**TEKS BACAAN**
* * *
NKRI Dikagumi Bangsa-bangsa Lain Karena Budaya dan Kebhinekaannya
IMNEWS.ID – DALAM sebuah pidatonya di depan para nahdliyin di lingkungan PB NU yang menggelar sebuah acara, beberapa waktu lalu, Ketua PB NU KH Said Aqil Siradj menyebut, ”…Indonesia dikagumi dan dikenal bangsa-bangsa lain di dunia karena budayanya (yang bhineka), bukan……”. Tentu saja, pernyataan seorang ketua pemimpin agama dengan anggota sangat besar di Tanah Air ini, membuat Gusti Moeng terkesima sekejab, lalu berucap lirih ”masya Allah….alhamdullillah…. subkhanallah…” yang mungkin bisa berlanjut sampai mata berkaca-kaca trenyuh bercampur gembira dan bangga, bahkan bisa sampai ”mbrebes-mili” air matanya.
Mengapa respon GKR Wandansari Koes Moertiyah yang notabene salah seorang tokoh masyarakat adat dari Keraton Mataram Surakarta bisa seperti itu? Kalaulah sekilas isi pidato itu dianalisis dan ditelaah lebih jauh, ada faktor yang membuat Ketua Lembaga Dewan Adat (LDA) Keraton Mataram Surakarta itu bisa begitu responsif dan sensitif, yaitu karena faktor sosok figur ulama besar NU itu di satu sisi dan potensi (kebhinekaan) budaya Nusantara yang disebut sebagai cirikhas dan identik dengan NKRI, adalah sebuah fakta yang sudah tidak terbantahkan.
* * *
Entri data
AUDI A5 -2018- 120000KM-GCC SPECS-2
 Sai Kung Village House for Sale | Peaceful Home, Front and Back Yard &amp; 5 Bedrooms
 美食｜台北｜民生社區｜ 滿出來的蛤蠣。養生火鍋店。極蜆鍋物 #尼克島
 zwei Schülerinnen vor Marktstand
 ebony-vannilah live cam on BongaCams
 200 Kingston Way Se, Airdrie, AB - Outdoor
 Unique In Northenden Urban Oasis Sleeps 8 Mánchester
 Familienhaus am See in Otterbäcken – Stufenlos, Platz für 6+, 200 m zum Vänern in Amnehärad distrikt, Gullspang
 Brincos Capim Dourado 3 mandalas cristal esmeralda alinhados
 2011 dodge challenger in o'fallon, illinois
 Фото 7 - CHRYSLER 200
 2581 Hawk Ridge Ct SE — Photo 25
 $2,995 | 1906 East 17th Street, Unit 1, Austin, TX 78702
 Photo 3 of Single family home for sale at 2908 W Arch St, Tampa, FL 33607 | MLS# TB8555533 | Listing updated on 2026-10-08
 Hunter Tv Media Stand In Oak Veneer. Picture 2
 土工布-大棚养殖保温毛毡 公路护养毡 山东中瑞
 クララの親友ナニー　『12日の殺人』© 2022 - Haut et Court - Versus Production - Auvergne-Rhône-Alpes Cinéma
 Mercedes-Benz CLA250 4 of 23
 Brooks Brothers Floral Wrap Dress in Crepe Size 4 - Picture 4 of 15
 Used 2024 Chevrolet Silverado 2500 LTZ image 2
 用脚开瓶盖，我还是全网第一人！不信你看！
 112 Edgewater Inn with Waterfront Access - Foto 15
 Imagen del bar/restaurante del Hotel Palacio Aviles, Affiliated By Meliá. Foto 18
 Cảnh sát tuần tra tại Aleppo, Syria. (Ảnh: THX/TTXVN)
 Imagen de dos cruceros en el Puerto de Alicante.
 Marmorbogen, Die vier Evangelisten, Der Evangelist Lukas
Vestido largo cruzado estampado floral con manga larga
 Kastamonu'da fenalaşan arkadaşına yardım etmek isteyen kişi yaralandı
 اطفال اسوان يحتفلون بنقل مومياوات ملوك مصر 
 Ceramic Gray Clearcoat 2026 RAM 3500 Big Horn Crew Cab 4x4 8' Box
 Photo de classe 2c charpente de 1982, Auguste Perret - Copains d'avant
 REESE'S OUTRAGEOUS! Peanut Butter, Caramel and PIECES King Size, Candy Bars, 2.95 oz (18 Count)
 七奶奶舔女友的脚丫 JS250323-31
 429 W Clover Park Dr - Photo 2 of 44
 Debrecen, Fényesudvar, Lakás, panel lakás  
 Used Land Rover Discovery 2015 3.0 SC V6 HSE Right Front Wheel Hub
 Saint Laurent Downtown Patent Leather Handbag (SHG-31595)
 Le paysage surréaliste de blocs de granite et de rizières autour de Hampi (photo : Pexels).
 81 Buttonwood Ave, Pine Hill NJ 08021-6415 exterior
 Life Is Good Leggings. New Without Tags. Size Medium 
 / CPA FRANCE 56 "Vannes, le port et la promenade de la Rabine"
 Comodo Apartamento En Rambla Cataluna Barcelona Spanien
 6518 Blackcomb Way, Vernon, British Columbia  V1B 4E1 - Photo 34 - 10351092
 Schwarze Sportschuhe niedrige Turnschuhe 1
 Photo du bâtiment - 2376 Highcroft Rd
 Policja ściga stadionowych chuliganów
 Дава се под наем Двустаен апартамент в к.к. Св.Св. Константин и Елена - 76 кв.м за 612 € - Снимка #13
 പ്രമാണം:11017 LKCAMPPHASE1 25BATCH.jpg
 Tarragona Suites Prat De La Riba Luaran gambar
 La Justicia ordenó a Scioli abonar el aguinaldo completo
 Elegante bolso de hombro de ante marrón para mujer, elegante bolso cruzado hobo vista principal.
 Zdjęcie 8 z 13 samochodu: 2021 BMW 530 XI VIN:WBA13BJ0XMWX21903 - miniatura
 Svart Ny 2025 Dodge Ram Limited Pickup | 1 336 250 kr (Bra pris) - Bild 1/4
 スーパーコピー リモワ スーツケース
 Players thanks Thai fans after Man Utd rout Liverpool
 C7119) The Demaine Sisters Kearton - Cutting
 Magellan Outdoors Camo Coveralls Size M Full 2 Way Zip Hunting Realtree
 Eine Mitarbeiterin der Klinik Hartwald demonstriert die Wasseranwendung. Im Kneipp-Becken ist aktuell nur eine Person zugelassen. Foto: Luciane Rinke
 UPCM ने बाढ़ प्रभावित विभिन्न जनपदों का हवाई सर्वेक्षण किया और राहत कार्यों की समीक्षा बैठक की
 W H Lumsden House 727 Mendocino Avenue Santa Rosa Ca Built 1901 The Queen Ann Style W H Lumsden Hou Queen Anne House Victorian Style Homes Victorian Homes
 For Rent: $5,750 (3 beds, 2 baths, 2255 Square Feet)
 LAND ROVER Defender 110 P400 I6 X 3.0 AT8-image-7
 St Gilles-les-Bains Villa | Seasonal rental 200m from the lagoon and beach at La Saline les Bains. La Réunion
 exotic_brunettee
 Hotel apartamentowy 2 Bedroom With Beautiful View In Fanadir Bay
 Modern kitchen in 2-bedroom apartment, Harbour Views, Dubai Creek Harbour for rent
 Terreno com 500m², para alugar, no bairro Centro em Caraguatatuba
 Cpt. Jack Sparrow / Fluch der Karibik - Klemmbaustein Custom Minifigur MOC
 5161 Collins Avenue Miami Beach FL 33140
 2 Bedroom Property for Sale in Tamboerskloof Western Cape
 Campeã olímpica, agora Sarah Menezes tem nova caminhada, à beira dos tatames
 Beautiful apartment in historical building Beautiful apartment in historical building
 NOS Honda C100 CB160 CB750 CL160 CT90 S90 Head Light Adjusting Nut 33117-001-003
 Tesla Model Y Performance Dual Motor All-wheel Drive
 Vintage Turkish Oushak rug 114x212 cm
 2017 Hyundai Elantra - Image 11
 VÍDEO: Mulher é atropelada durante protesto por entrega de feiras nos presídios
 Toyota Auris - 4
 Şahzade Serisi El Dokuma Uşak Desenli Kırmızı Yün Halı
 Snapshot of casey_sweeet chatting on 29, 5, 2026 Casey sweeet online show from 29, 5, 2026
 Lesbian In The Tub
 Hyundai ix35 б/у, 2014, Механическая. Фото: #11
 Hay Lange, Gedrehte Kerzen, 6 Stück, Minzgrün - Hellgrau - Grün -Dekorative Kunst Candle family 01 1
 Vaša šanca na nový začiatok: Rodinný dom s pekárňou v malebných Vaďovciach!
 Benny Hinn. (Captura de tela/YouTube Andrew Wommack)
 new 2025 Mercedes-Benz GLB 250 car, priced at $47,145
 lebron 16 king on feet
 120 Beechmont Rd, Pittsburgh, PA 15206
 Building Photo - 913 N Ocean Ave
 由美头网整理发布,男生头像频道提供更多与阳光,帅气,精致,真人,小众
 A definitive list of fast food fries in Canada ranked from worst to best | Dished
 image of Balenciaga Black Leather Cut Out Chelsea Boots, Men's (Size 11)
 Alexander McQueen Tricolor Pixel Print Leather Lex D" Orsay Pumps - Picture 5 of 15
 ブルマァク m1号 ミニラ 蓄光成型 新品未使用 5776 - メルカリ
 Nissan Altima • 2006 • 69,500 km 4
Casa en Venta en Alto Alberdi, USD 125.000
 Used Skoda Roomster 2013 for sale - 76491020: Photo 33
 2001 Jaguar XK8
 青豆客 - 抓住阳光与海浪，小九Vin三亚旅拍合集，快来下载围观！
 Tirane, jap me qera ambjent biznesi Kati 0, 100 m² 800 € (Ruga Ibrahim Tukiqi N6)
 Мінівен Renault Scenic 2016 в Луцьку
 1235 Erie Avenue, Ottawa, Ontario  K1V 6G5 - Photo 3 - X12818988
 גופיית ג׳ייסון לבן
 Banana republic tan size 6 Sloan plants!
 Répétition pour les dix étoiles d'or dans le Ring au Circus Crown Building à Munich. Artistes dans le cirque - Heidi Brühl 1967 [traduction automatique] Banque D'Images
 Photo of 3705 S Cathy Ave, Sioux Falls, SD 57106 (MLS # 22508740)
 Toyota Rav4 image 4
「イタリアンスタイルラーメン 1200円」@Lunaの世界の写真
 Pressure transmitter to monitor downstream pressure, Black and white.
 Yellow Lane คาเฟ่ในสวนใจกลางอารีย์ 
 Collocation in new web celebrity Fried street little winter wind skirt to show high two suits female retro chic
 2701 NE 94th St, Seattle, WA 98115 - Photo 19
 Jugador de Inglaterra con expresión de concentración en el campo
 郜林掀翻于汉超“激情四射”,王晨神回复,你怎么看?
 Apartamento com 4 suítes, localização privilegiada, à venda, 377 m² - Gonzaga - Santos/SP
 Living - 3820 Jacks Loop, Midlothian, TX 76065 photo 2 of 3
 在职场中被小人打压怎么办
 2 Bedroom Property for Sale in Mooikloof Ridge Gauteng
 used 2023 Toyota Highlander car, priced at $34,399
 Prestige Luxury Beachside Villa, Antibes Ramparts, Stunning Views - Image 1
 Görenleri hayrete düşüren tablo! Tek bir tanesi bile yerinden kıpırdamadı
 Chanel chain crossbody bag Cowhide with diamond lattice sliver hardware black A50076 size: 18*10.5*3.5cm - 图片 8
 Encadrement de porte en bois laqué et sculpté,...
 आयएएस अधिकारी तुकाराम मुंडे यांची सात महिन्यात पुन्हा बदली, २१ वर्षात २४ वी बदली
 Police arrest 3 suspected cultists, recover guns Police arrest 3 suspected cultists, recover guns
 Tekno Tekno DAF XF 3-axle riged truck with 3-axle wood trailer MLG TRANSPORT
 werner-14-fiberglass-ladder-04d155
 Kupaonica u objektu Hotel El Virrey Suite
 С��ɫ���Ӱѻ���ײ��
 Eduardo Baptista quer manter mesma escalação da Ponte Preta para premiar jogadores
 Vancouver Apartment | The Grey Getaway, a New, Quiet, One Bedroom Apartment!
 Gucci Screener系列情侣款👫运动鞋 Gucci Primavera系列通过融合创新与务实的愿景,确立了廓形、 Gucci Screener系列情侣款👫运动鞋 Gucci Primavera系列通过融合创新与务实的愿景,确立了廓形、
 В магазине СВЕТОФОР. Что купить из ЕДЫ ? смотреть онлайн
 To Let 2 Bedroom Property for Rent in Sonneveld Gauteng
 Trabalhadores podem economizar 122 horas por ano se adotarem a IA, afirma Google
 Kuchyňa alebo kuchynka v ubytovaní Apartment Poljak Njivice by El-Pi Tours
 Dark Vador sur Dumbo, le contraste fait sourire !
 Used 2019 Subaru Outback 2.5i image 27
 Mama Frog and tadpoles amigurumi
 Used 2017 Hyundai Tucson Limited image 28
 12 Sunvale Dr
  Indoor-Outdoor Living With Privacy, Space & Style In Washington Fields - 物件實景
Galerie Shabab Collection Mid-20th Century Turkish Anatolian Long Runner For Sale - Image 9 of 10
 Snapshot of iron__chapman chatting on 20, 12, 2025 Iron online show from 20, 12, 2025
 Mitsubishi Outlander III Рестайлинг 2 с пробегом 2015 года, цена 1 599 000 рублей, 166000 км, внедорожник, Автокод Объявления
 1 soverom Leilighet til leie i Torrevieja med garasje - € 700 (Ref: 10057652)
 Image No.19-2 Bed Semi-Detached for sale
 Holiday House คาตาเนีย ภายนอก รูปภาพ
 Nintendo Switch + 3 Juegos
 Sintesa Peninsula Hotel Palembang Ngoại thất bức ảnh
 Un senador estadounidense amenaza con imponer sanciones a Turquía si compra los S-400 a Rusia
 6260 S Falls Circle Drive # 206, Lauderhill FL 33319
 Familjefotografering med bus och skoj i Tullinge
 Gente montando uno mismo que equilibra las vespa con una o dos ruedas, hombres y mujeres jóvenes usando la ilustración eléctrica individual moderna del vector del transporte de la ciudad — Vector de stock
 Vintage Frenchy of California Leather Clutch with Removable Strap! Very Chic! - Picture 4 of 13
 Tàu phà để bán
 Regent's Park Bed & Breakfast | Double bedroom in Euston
* * *
**PETUNJUK LATIHAN**
#1 Salin bagian teks tentang kebhinekaan NKRI mulai dari "Mengapa respon GKR" dan terus sampai "sudah tidak terbantahkan.".
#2 Sebutkan semua ucapan yang menurut teks tentang kebhinekaan NKRI dilontarkan Gusti Moeng secara lirih.
Entri di atas tidak berkaitan dengan teks tentang kebhinekaan NKRI.

**PEMBAHASAN SOAL**
#1
Mengapa respon GKR Wandansari Koes Moertiyah yang notabene salah seorang tokoh masyarakat adat dari Keraton Mataram Surakarta bisa seperti itu? Kalaulah sekilas isi pidato itu dianalisis dan ditelaah lebih jauh, ada faktor yang membuat Ketua Lembaga Dewan Adat (LDA) Keraton Mataram Surakarta itu bisa begitu responsif dan sensitif, yaitu karena faktor sosok figur ulama besar NU itu di satu sisi dan potensi (kebhinekaan) budaya Nusantara yang disebut sebagai cirikhas dan identik dengan NKRI, adalah sebuah fakta yang sudah tidak terbantahkan.

#2 masya Allah, alhamdullillah, subkhanallah